Security Best Practices
When implementing Basic Authentication, you should take several security best practices into account to ensure the safety of your application and its users. Here are some key recommendations:
1. Use HTTPS Only
Basic Authentication transmits credentials in Base64, which is easily decoded. Always use HTTPS in production.
2. Password Hashing
As we mentioned earlier, storing passwords in plain text is a security risk. If the database is compromised, attackers can easily access user credentials. Instead, we should hash passwords using a secure hashing algorithm and store the hashed values.
To store users securely without the risk of compromising the user's passwords, the system first receives a username and password during registration. It then hashes the password using a hash function and stores the username along with the resulting hashed password in a user database.
For authentication, the system receives a username and password from the user trying to log in. It looks up the user by username in the database. If the user exists, the system hashes the entered password using the same hash function and compares it to the stored hashed password. If they match, the login is successful; otherwise, it fails. If the username is not found in the database, the login fails immediately.
This approach is simple and easy to implement but insecure for real-world use. Without salting or a slow hashing algorithm like bcrypt or argon2, it is vulnerable to brute-force and rainbow table attacks. A rainbow table is a precomputed list of common passwords and their hash values. If you store hashes without a salt (a random value added to the password before hashing), then:
- Anyone with access to your database can match the hash to known passwords instantly.

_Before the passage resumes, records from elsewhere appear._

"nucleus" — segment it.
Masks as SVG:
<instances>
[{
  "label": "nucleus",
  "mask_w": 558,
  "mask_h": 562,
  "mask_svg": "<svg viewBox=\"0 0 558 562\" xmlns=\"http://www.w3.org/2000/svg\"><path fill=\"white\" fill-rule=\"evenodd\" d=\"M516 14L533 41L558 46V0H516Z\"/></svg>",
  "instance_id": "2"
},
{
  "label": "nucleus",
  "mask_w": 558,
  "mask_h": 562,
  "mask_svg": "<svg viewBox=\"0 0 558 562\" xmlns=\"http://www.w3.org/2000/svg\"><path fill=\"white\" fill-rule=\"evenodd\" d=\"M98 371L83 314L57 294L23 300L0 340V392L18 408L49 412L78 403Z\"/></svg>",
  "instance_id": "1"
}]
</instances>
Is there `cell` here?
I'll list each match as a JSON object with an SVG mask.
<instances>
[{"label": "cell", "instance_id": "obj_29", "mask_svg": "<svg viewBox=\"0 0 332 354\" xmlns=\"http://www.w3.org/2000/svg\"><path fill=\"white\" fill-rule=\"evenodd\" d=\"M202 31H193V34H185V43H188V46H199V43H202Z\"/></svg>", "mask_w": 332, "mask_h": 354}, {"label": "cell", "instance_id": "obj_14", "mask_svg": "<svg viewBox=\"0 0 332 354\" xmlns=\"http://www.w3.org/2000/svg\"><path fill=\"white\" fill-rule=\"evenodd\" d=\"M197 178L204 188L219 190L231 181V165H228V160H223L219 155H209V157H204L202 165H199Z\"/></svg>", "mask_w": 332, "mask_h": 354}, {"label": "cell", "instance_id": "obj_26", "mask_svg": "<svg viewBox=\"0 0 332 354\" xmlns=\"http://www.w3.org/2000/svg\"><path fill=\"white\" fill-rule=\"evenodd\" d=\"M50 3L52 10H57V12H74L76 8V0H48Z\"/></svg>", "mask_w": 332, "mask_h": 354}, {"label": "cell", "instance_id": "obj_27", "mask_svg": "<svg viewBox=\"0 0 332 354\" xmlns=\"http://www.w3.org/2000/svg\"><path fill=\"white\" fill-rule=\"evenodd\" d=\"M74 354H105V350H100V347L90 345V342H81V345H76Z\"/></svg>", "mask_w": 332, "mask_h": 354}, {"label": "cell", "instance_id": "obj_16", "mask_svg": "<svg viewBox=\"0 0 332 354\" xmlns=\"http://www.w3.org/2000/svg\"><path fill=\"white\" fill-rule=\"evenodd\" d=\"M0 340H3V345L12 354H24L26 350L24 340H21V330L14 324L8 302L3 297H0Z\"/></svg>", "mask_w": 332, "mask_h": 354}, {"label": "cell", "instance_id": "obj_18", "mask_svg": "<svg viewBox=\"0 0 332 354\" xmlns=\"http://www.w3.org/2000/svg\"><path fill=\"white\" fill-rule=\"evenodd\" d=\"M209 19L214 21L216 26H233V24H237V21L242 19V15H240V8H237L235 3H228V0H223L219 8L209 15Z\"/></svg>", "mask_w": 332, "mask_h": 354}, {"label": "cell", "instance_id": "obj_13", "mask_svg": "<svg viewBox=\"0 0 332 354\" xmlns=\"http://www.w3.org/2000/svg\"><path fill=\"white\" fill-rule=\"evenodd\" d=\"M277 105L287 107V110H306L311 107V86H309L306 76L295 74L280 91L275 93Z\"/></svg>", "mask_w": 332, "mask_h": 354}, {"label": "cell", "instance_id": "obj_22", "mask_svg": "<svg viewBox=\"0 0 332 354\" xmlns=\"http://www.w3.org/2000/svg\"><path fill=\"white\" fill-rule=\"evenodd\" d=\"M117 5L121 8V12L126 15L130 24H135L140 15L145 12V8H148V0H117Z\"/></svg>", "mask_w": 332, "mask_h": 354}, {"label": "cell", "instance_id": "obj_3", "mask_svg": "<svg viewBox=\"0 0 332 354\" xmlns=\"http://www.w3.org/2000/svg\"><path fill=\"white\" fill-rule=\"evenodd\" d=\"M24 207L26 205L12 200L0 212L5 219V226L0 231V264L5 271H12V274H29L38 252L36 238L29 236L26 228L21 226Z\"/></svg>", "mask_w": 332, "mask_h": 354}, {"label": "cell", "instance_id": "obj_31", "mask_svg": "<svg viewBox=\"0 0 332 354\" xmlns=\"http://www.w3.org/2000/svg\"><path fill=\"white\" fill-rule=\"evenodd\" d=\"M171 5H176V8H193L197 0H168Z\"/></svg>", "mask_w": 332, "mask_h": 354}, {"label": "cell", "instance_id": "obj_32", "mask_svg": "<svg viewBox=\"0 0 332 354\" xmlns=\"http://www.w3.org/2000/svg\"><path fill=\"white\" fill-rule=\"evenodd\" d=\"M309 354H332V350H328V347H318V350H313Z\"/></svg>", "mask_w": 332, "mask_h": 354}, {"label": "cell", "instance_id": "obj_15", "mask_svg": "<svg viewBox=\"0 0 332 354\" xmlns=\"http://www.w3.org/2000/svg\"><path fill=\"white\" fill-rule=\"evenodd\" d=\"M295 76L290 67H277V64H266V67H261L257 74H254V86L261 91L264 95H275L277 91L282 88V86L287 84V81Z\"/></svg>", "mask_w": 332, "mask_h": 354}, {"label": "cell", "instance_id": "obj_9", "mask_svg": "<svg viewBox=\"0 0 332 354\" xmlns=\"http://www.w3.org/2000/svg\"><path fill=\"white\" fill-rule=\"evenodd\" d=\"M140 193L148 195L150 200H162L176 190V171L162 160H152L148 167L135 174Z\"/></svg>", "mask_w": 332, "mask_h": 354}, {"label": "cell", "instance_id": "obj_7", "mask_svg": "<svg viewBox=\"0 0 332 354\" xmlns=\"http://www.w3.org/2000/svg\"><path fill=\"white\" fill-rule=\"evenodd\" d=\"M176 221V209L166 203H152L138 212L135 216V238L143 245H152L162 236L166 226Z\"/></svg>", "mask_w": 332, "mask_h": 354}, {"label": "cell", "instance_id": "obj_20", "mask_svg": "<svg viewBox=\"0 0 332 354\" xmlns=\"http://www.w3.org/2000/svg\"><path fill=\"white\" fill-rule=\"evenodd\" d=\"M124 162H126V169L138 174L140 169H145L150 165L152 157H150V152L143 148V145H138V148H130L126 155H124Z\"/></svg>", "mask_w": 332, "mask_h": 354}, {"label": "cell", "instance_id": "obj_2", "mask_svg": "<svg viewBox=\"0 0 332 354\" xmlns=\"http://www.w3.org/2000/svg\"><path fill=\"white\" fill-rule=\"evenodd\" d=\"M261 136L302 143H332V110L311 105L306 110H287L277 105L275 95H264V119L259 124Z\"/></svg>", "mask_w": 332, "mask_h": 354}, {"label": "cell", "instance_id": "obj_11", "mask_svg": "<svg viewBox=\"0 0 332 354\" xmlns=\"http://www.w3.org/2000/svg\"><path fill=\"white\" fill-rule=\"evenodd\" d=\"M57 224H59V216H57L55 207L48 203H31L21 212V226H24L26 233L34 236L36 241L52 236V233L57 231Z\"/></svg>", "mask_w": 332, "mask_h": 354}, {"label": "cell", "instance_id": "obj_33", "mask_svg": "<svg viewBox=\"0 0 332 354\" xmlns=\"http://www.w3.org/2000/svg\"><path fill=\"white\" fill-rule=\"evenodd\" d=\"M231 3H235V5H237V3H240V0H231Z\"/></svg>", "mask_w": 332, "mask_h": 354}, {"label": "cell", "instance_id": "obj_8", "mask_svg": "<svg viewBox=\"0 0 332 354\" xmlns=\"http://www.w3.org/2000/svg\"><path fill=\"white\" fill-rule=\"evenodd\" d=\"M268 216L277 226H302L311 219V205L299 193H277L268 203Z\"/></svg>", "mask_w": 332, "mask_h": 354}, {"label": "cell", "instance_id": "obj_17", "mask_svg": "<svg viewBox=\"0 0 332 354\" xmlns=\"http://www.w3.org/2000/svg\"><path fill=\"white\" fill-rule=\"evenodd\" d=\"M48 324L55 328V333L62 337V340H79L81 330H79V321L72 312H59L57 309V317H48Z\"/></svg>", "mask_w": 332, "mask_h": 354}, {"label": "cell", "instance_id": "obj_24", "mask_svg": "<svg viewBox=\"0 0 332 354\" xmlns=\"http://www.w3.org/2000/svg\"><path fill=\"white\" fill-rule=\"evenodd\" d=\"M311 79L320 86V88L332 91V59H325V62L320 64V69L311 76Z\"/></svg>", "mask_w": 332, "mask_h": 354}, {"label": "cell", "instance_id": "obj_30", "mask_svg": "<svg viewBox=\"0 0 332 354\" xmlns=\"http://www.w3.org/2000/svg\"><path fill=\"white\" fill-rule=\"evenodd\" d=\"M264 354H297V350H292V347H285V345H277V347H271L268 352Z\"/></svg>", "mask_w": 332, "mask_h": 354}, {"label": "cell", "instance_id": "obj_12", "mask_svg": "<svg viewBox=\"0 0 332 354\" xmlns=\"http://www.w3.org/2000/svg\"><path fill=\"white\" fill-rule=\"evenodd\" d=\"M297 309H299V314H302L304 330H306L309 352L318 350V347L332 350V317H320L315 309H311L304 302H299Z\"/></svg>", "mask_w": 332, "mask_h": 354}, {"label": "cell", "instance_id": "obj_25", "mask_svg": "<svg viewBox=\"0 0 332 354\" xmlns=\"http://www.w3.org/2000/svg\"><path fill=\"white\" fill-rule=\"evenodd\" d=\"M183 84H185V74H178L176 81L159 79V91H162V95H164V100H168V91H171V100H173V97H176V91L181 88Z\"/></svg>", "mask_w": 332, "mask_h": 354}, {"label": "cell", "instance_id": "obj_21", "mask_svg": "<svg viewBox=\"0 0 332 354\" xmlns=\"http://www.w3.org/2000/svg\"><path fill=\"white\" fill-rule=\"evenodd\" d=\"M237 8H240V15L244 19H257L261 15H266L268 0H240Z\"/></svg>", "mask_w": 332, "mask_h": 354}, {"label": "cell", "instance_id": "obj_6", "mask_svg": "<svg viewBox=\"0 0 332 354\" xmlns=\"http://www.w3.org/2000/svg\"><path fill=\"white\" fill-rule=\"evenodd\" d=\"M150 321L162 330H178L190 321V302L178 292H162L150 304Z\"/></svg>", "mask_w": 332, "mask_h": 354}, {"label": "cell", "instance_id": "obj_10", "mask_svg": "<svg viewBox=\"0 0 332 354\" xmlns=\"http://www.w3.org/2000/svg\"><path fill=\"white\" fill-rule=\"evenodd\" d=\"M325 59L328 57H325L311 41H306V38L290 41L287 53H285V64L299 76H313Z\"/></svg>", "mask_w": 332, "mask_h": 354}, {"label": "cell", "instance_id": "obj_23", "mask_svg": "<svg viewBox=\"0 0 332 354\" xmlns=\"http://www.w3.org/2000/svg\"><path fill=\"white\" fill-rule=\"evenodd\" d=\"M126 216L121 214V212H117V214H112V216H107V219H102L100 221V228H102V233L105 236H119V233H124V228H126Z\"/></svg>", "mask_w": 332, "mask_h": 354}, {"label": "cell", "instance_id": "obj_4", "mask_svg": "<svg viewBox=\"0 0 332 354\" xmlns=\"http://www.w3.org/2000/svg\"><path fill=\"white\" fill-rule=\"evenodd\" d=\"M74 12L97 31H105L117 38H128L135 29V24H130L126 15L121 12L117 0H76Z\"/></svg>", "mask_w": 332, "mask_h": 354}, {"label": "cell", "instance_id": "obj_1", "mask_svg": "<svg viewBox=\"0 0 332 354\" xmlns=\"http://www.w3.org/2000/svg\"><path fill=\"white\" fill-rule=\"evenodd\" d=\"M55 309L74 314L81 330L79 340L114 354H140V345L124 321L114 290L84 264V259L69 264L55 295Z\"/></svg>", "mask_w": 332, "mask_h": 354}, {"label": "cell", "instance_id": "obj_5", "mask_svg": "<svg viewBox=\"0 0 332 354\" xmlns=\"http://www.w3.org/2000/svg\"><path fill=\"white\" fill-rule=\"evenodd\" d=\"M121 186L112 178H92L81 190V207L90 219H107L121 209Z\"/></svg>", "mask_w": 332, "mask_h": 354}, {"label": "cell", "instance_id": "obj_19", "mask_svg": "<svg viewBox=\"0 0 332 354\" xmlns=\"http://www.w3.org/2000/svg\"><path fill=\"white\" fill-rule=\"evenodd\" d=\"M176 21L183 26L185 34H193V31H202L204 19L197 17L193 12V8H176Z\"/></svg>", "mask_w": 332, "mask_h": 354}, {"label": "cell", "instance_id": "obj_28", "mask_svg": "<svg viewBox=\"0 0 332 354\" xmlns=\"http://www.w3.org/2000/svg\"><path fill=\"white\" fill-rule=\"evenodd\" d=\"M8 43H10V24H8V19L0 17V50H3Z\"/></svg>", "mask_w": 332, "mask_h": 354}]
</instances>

- Two users with the same password will have identical hashes, revealing password reuse.
Also, not all hashing methods are suitable for storing passwords. Fast hashing algorithms like SHA-256 or MD5 are not suitable because they allow attackers to try many passwords quickly. Instead, use a slow hashing algorithm like bcrypt, scrypt, or argon2, which are designed for securely hashing passwords.
So, never store passwords in plain text. Always use proper password hashing with salt.
3. Implement Rate Limiting
To make your Basic Authentication more secure, it is recommended to implement rate limiting to prevent brute force attacks. Rate limiting restricts the number of requests a user can make in a given time period, which helps mitigate the risk of attackers trying to guess passwords through repeated attempts.
As the details of the implementation are out of scope for this article, we only provide a simple interface for such middleware:
def rateLimit(maxRequests: Int, windowSeconds: Int): Middleware[Any] = {
// Implementation would track requests per IP and time window
}
We will discuss rate limiting in more detail in a separate article.
Conclusion
Through this guide, we've explored how to implement authentication middleware, create protected routes, and integrate user services in a modular and testable way.
While Basic Authentication is simple to implement and understand, it's crucial to follow security best practices in production environments. Always use HTTPS to protect credentials in transit, implement proper password hashing with salt using algorithms like bcrypt or argon2, and consider additional security measures such as rate limiting to prevent brute force attacks. For applications requiring more sophisticated authentication mechanisms, consider exploring other options like JWT tokens, OAuth 2.0, or session-based authentication.